Since Mark Carney became governor of the Bank of Canada in 2008, public sentiment has slowly grown from quiet respect to euphoric infatuation. Time called him “smart and sexy.” The Financial Times said he’s one of 50 who will “frame the way forward.” The Canadian Club of Toronto named him Canadian of the Year. He earned these accolades by guiding the country through the worst of the recession, building a reputation as an expert on complex financial reform, and snagging the top spot at the Financial Stability Board, an international body crafting new policies for global finance. He stood up to greedy bankers, chastised corporations for sitting on piles of cash rather than investing, cracked wise with the media, and even managed to name-drop Down With Webster, a Canadian rap-rock group of questionable talent, without damaging his cred.
To Carney’s long list of skills, good timing should be added. In July, he moves to London to head up the Bank of England. He will be leaving this country having built an impeccable reputation—although partly because he hasn’t dealt with the most difficult aspect of his job.
England is thrilled to receive him. “He is quite simply the best, most experienced, and most qualified person in the world,” George Osborne, chancellor of the exchequer, told the British House of Commons. He probably wasn’t exaggerating. Carney’s record as a central banker is so far flawless. His experience in the private sector and his role at the FSB make him uniquely qualified to handle the Bank of England’s hugely expanded mandate. Not only does the bank set monetary policy, it will assume regulatory control of the financial sector. Since Carney is the living embodiment of prudent Canadian monetary, fiscal and regulatory policy, his very presence should help restore confidence in a bruised and scandal-plagued U.K. regime.
The job in Canada is far from finished, however. Carney was quick and decisive in slashing rates during the crisis, more so than other central bankers, but the sustained period of low rates has led to a record amount of household debt and other problems. Rates have to go up eventually. The longer the Bank of Canada sits at 1%, the more painful the adjustment will be. If the central bank moves too soon, the economy slips back into a recession. Carney, who’s leaving roughly two years before his term officially expires, won’t be the one making that tough call. He won’t even be in Canada to face any fallout.

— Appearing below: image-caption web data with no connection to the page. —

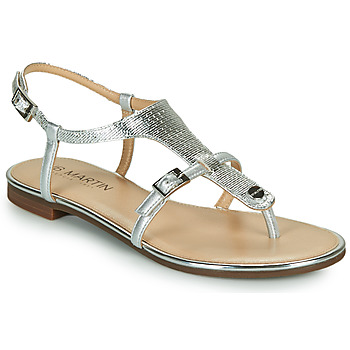 Zapatos Mujer Sandalias JB Martin 2GAELIA Plata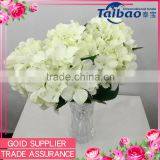 Wholesale cheap 5heads silk artificial hydrangea flower for wedding TB-SK-1102                                                                         Quality Choice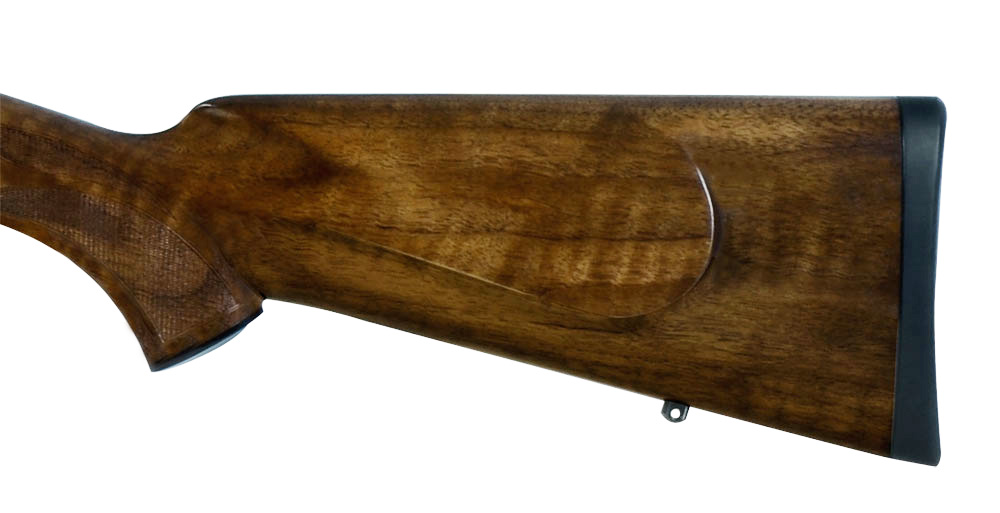 Mauser M12 30-06 Rifle
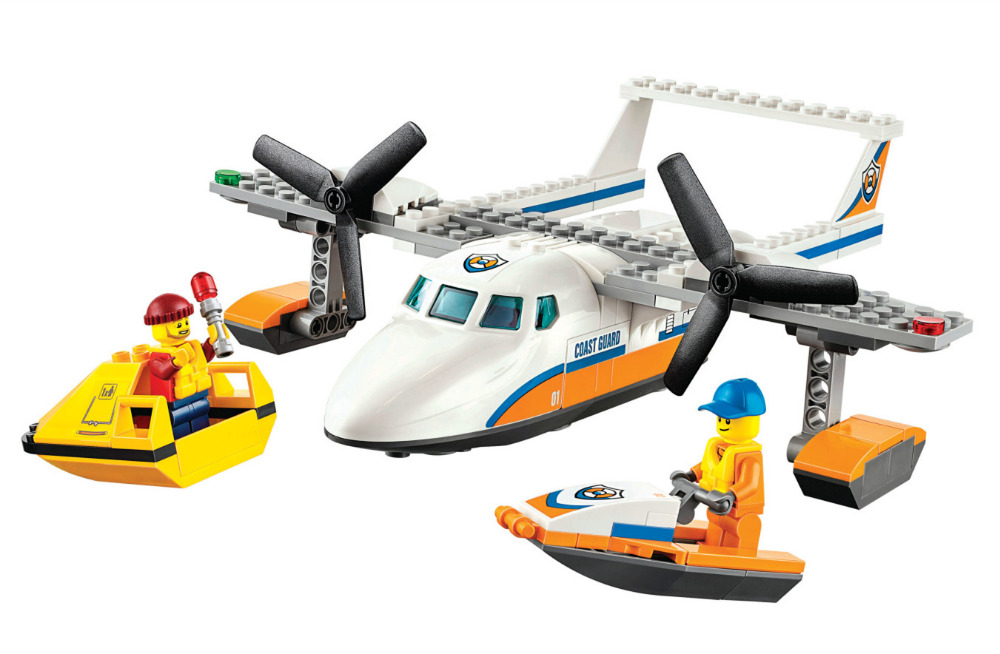 City Sea Rescue Plane BELA Building Blocks Sets Bricks Classic Model Kids Toys For Children Gift Compatible Legoe lepin city town city square building blocks sets bricks kids model kids toys for children marvel compatible legoe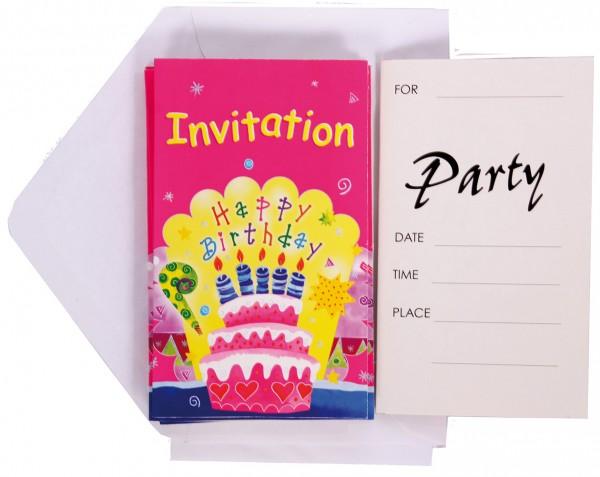 6 Pinkie Birthday Einladungskarten mit Umschlag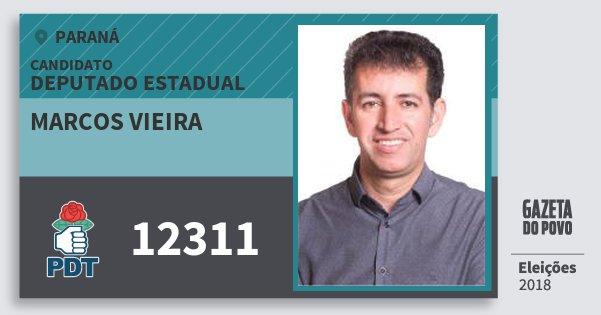 Santinho Marcos Vieira 12311 (PDT) Deputado Estadual | Paraná | Eleições 2018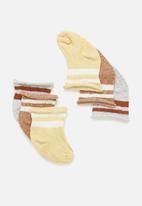 Cotton On - 3 Pack baby socks - multi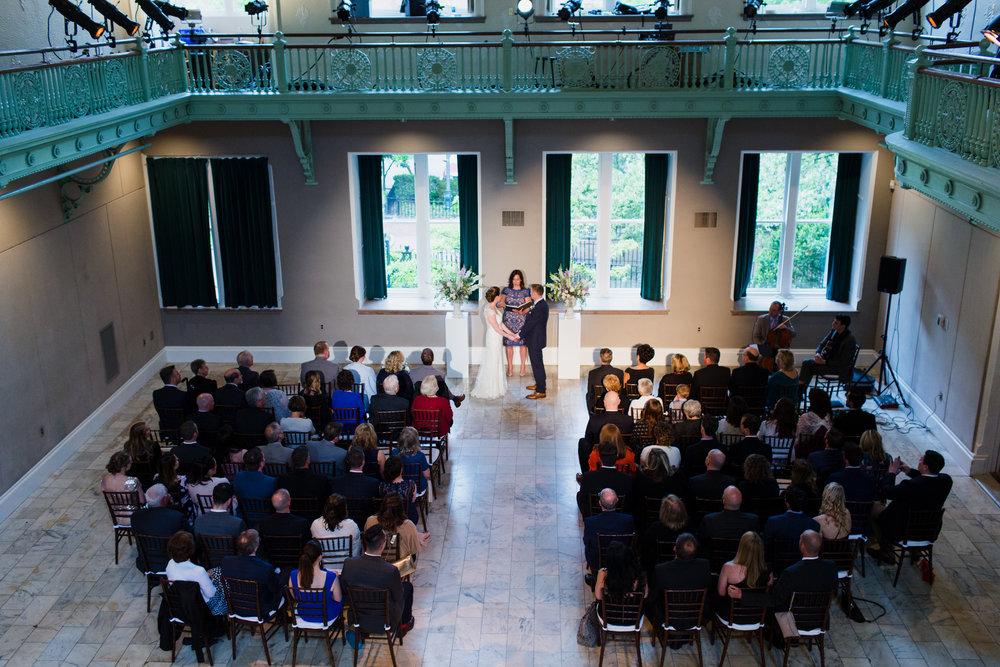 cambridge-multi-cultural-arts-center-wedding-64.JPG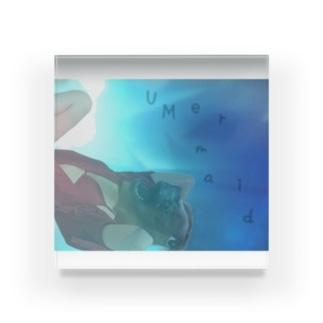 UMermaid Acrylic Block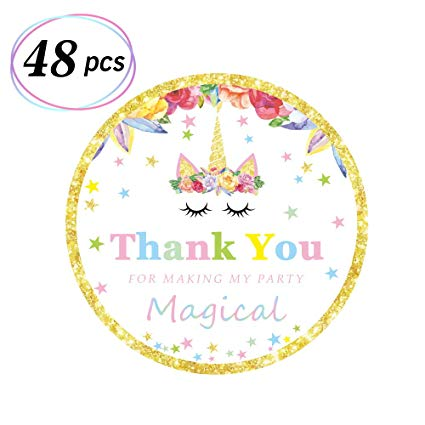 Amazon Com  Magical Unicorn Stickers Unicorn Themed Thank You Tags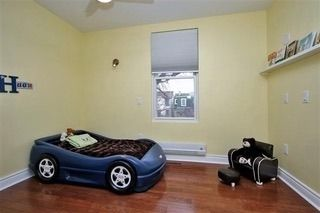 Photo 13: 65 Amroth Ave in Toronto: East End-Danforth Freehold for sale (Toronto E02)  : MLS®# E3742421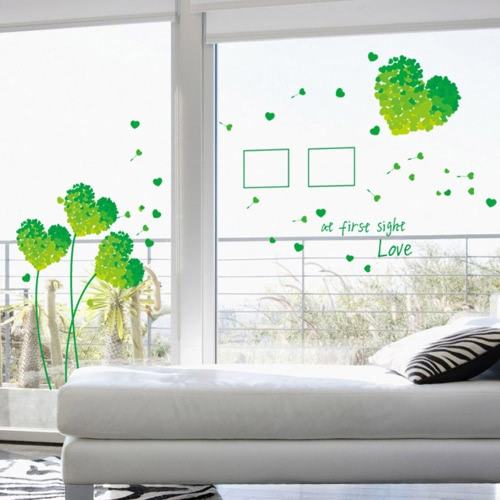 Removable Wall Decal Sticker Beautiful Love Dandelion DIY Wallpaper Art Decals Mural for Room Decoration 50 * 70cmHome &amp; Garden<br>Removable Wall Decal Sticker Beautiful Love Dandelion DIY Wallpaper Art Decals Mural for Room Decoration 50 * 70cm<br>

Still, he signed himself up for a vastly more challenging task in the U.K., one that could define his career. “He could come out just smelling of roses,” says Laurence Booth, a finance professor at the Rotman School of Management. “This is the most demanding financial job in the world.” He’ll have to think creatively as a central banker, since traditional monetary policy has failed to juice the moribund economy. His options are limited. “He can maybe open the bank up to using different policy instruments, but I don’t think that will have a profound impact,” says Richard Barwell, senior European economist at the Royal Bank of Scotland. “Unless he can bring a magic wand with him in his suitcase.” Maybe he can. This is Mark Carney, after all.